Who In The World Is NLD

It is time to go in search of specific characteristics or traits that sets me apart from others.   These characteristics will help identify NLD

>  I can talk it out better than simply doing the task

> My speech and language develop early

>  I learn information by habit or rote memory

>  I use Fancy footwork to express myself eloquently

>  Dancing is out, tying my shoes and typing is difficult, I will not be on a balance beam, or riding a bike due to coordination problems

> My nervous system is compromised which causes me to have severe balance problems

> No cutting the turkey, or cutting any objects for that matter – fine motor skills

> It’s hard to identify faces, to judge people, It is hard to understand others viewpoints,   and I have a problem with the perception of time.

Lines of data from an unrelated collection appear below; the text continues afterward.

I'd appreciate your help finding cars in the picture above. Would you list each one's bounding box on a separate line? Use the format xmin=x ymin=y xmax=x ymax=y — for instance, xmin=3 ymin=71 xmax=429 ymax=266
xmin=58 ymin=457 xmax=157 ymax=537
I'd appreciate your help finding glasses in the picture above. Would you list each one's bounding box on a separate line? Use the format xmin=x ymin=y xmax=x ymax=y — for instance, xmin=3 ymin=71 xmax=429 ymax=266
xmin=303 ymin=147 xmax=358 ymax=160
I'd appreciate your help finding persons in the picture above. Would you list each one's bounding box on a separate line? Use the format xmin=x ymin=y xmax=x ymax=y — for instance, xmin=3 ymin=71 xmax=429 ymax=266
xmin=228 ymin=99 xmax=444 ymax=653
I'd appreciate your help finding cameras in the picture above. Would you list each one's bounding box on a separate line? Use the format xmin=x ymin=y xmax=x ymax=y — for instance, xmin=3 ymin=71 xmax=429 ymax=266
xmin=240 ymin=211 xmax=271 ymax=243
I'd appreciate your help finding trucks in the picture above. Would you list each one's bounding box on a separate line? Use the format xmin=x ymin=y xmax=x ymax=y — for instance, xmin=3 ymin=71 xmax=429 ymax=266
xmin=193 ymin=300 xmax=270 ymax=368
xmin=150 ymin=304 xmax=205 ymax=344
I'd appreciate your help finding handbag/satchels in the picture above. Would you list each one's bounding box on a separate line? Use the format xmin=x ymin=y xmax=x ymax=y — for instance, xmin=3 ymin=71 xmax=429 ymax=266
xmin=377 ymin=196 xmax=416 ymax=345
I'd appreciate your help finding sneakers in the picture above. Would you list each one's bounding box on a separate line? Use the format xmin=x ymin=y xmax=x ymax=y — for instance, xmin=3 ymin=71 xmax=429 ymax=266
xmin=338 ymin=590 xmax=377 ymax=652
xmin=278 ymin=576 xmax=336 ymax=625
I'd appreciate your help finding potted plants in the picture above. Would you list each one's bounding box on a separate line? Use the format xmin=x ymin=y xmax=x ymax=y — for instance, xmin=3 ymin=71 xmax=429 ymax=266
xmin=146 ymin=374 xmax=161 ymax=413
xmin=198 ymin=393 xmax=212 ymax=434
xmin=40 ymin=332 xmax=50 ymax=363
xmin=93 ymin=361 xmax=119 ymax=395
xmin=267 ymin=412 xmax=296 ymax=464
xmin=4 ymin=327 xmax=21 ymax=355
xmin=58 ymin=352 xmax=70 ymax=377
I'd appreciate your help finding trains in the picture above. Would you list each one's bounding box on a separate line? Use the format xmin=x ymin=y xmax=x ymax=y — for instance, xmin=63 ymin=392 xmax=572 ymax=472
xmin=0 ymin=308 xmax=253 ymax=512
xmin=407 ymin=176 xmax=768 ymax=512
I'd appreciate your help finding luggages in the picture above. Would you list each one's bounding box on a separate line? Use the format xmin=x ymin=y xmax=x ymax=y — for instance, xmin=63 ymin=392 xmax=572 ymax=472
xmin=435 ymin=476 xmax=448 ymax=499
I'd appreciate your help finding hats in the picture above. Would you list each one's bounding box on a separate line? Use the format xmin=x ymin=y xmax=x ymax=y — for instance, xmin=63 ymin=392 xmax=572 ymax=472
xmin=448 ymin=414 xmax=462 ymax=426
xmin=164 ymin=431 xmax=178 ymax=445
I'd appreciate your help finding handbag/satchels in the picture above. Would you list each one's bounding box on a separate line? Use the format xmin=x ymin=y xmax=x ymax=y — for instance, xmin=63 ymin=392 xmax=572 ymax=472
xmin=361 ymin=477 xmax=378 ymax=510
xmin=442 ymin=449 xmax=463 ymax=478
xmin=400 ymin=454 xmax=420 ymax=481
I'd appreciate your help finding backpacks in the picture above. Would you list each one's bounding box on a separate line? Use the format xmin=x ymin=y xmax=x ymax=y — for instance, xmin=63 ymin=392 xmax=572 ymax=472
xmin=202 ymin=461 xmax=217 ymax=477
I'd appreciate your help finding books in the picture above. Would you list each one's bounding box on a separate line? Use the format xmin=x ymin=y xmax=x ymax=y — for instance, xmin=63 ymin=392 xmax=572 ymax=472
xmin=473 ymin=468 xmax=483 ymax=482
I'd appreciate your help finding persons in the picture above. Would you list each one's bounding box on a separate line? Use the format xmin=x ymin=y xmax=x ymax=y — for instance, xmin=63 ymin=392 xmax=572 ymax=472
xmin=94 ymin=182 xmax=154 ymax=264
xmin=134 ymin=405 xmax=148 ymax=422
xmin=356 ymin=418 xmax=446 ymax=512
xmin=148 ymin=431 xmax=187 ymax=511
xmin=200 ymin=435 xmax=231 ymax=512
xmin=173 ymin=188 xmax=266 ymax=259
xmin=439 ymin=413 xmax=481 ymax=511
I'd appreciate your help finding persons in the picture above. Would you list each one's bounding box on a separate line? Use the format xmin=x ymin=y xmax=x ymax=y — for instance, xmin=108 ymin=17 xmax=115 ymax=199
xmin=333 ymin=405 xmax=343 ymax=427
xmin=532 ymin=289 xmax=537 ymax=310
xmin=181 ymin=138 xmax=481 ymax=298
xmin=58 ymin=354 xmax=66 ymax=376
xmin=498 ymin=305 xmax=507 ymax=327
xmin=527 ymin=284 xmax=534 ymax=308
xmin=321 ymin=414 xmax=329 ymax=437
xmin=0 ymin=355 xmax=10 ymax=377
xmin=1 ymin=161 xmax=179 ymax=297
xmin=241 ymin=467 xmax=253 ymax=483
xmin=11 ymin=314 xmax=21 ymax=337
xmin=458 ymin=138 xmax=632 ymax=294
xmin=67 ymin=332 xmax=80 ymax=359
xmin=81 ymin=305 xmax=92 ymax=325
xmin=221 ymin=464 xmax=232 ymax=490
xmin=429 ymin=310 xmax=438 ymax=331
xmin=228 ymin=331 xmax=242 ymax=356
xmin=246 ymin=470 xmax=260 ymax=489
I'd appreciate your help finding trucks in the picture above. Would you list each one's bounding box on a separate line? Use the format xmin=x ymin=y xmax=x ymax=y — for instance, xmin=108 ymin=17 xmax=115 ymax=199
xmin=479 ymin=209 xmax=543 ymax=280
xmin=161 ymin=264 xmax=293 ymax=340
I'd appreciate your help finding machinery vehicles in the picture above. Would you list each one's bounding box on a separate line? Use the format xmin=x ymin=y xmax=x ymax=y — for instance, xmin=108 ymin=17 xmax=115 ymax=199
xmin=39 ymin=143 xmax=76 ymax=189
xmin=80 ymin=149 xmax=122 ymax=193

> I can’t read people’s body language (posture, gesture, facial expression, social cues)

> I find it difficult adapting to change and transitioning

> I take abstract concepts literal, hidden residual rules

> I have poor social judgment and trouble interacting with people

There are three areas that include NLD and surround me.

> motoric

> visual-spatial-organizational

> social

Motoric – impairment causing difficulty to typing and writing (computers, iMac, iPods, iTouch, iPad, iPhone).

Thank you to Steve Jobs, Bill Gates of Microsoft and Michael Dell of Dell Computers, Sony and for Mac Scribe;

NLD has difficulty buttoning, fastening,(Thank you, Robert Kiyosaki, for velcro); manipulating small objects, tasks that require dexterity(Thank you for your “As Seen On TV”, Grabber, your One Touch can opener, Slicer Dicer, and Magic Bullet ).

NLD talks their way through a motor task (verbally)(Thank you for Bluetooth);

NLD resist eating with a fork or spoon, (Thank you for food product like Cup of Soup with a spout) laying on the floor, NLD finds it hard to sit in a chair(Thank You for video rocking chairs, ottomans, platform beds, and bean bags) due to coordination it will be difficult to master simple athletic skills,

NLD find their gross motor skills are impaired (running, jumping, climbing)

NLD presses too hard with the pencil.(Thank you for stylus)

Visual-spatial/visual perception-organizational-

For NLD it is difficult to tell who is in charge (difficulty with authority figures) hard to judge how heavy or large an object (doesn’t explore the world around him/her), hard to gather information, can’t envision or no imagination, can’t think creatively or abstractly not sure where his body is in space (space invader)

NLD can’t read maps, graphs or charts (Thank You for Garmin, TomTom, Apple, Verizon, T-Mobile, Net 10, Sprint, Nextel, AT&T, Straight Talk, Cricket for your navigational devices);

NLD  verbally labels everything, difficulty with shapes, sequence, prioritizing, binds through dialogue (use Bluetooth), difficulty with left and right,   and concept formation organizing and planning.

Social-expressive and receptive language –

NLD has difficulty with pragmatic and semantic skills (linguistic and how one express oneself) or linguistic syntax, abstract language (figurative, idioms, multiple meaning) very literal, monotone voice,

NLD has lots of social blunders, cannot decipher posture, facial expression, very black and white, cannot read between the lines,

NLD makes very precise remarks, people think they are jerks,

NLD has cocktail party speech(Captain Jack Sparrow), labeled as a pest or annoying, rude, not courteous

NLD may appear to others as disrespectful, naively trusting (needs trusted adults or grand guardians) rigid in thoughts…

In addition, NLD has difficulty with attention deficits, overstimulating environments, trouble with staying focus, and distractions need to be limited. Multitasking is counterproductive and step by step procedures work best with limited directions.